Australia has joined forces with Brazil and Guatemala taking on India in a sugar cane subsidy dispute.
Last year India, the world’s second most populated nation after China, implemented subsidies for their sugarcane farmers causing a dire sugar glut.
Australia’s sugar industry is worth $2 billion a year with 4000 cane farms, 24 sugar mills, and supports 40,000 direct and indirect jobs. It’s also the world’s third largest sugar exporter after Brazil and Thailand, selling 3.7 million tonnes overseas annually.
The Indian subsidies have led to a significant downturn in the world’s sugar prices hitting a decade low of 9.83 US cents a pound in September 2018. The price last week wat US12.38c/lb.
In February 2019 Australia launched formal consultations with India in an attempt to stop the subsidies. India refused to budge.
Australia, Brazil and Guatemala have now joined forces to ask the World Trade Organisation (WTO) to set up a dispute resolution panel to investigate whether India has breached its global trade obligations.

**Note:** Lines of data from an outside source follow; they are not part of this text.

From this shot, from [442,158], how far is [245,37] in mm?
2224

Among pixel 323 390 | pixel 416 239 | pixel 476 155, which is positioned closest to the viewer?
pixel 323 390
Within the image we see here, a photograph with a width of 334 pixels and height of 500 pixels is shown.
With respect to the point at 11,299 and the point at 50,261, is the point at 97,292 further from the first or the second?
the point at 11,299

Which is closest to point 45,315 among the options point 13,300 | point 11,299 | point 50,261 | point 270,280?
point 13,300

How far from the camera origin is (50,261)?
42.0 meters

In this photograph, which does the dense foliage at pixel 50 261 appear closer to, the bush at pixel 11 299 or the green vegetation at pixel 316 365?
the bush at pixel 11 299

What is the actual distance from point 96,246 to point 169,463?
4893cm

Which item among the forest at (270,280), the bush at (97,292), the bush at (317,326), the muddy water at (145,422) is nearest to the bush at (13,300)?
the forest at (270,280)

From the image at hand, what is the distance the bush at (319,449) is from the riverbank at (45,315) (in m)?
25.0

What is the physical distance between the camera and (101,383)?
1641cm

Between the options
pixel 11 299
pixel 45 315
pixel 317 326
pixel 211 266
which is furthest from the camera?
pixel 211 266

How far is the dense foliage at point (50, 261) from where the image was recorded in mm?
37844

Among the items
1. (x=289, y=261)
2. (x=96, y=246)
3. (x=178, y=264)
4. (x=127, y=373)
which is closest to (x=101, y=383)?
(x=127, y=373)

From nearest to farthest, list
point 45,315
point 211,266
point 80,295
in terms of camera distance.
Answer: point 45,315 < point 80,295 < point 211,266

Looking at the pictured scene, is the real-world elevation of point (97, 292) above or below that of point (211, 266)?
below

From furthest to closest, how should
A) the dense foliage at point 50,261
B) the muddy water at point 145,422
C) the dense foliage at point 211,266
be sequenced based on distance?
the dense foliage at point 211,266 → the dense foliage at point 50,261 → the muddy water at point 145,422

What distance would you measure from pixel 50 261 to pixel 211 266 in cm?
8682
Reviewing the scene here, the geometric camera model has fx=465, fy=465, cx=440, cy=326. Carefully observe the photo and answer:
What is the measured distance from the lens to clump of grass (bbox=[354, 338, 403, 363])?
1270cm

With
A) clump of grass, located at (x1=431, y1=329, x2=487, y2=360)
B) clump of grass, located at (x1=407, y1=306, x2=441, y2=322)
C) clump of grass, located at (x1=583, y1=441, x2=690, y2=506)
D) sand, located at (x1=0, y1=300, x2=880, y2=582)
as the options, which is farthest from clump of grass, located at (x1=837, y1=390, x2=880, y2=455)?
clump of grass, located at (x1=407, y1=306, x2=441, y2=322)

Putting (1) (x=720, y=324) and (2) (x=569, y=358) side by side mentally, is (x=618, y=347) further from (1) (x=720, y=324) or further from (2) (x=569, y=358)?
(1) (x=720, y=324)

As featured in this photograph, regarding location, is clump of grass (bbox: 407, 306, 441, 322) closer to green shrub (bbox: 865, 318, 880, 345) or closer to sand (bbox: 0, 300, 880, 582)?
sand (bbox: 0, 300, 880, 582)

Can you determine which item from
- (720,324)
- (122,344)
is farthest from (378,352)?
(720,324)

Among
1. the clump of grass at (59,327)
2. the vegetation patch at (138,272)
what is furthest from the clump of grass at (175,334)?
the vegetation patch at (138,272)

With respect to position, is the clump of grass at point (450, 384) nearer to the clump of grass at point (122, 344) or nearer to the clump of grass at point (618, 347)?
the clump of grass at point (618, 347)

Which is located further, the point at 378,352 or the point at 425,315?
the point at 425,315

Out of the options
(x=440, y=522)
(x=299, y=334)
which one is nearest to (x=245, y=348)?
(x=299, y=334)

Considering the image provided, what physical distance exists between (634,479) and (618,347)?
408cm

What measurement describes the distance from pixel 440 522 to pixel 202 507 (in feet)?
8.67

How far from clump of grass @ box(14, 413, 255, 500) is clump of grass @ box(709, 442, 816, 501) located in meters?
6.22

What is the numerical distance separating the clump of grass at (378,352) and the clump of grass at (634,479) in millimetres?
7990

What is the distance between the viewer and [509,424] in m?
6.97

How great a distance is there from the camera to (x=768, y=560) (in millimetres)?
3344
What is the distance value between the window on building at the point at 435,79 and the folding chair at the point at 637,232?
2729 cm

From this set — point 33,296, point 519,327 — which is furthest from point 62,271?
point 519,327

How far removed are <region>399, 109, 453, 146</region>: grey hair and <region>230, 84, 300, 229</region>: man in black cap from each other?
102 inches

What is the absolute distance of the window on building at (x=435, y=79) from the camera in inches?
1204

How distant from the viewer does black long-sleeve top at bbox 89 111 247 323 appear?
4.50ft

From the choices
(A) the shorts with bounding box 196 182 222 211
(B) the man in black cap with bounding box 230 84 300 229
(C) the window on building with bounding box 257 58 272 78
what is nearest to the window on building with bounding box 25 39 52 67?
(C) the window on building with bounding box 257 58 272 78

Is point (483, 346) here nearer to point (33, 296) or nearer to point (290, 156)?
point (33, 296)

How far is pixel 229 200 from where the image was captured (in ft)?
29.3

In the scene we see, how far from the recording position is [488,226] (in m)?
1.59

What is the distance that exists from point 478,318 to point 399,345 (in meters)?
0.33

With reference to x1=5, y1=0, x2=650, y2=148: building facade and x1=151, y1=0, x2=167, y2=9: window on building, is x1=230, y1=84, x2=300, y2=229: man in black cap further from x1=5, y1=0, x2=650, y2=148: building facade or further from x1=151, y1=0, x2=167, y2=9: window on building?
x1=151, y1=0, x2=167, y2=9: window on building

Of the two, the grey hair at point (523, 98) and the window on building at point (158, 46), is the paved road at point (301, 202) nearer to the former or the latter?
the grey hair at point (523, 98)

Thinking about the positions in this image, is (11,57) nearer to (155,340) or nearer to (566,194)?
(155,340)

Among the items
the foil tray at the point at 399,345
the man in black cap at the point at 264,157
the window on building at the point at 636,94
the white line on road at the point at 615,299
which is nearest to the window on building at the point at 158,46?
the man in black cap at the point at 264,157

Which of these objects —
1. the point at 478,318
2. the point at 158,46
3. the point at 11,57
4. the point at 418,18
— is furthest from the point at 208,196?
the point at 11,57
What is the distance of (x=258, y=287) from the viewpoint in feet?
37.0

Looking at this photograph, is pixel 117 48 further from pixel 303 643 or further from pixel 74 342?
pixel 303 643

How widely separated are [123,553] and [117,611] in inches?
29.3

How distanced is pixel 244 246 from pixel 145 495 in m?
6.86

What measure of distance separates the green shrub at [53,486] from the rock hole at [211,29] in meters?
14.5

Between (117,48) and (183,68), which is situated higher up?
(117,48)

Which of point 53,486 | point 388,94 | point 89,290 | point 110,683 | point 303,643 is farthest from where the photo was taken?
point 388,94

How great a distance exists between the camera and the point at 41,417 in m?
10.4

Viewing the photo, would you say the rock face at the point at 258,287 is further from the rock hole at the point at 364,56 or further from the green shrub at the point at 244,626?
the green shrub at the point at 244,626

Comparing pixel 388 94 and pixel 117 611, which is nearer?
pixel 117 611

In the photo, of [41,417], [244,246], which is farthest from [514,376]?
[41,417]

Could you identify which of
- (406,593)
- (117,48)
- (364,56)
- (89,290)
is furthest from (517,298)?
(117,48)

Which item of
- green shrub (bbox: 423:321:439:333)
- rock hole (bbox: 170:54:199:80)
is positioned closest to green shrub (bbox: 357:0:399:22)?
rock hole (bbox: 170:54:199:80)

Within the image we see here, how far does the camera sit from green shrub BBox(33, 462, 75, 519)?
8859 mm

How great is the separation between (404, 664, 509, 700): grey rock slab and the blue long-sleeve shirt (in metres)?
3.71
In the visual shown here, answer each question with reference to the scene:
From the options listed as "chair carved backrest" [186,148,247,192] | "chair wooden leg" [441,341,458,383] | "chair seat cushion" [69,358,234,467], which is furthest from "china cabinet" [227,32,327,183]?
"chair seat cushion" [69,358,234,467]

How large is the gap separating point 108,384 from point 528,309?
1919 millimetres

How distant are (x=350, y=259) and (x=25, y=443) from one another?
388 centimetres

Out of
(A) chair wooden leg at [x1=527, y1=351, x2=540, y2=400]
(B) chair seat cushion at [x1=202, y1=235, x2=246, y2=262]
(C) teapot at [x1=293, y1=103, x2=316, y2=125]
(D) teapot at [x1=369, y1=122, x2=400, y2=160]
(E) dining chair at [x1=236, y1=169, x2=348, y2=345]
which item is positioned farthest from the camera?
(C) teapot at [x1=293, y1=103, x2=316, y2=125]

“India has not taken concrete action to respond to Australia’s long-held concerns and continues to provide subsidies in breach of WTO commitments,” Trade Minister Simon Birmingham said.
“The longer these unfair subsidies continue, the greater the impact will be on our hardworking Australian cane growers and millers and regional jobs they create.”
Off the back of these subsidies India has ramped up its sugarcane production. In 2017-18 they produced 32.2 million tonnes of sugar and 30 million in 2018-19, compared to 20.3 million tonnes in 2016-17.
The Australian sugar industry is supportive of the Australian Government’s strong actions to protect Aussie cane growers.
“If it played by the WTO rules it committed to, India could make two important changes. It would drop its use of export subsidies and link sugarcane prices to sugar prices,” CEO of the Australian Sugar Milling Council David Pietsch.
“WTO rules are of little use if they are not enforced. We applaud Australia, Brazil and Guatemala for taking this action, standing up for our efficient sugarcane industries.”
According to National Farmers’ Federation’s President Fiona Simson, sound trade agreements are essential for Australian agriculture to reach a farm gate output of $100 billion by 2030.
“The Government has finally sent a clear message in support of our $100 billion vision and have said enough is enough, we won’t stand by and continue to see markets distorted,” she said.
“The WTO rules allow market price supports of up to 10 per cent of the total value of production, but the Indian payments in recent years have been almost as high as 100 per cent.”
Despite these disagreements Mr Birmingham has emphasised that Australia’s relationship with India remains strong.
“Australia’s relationship with India is strong and it shows how valuable the trading system is that even close partners with good relations can utilise WTO processes to address trade disputes,” he said.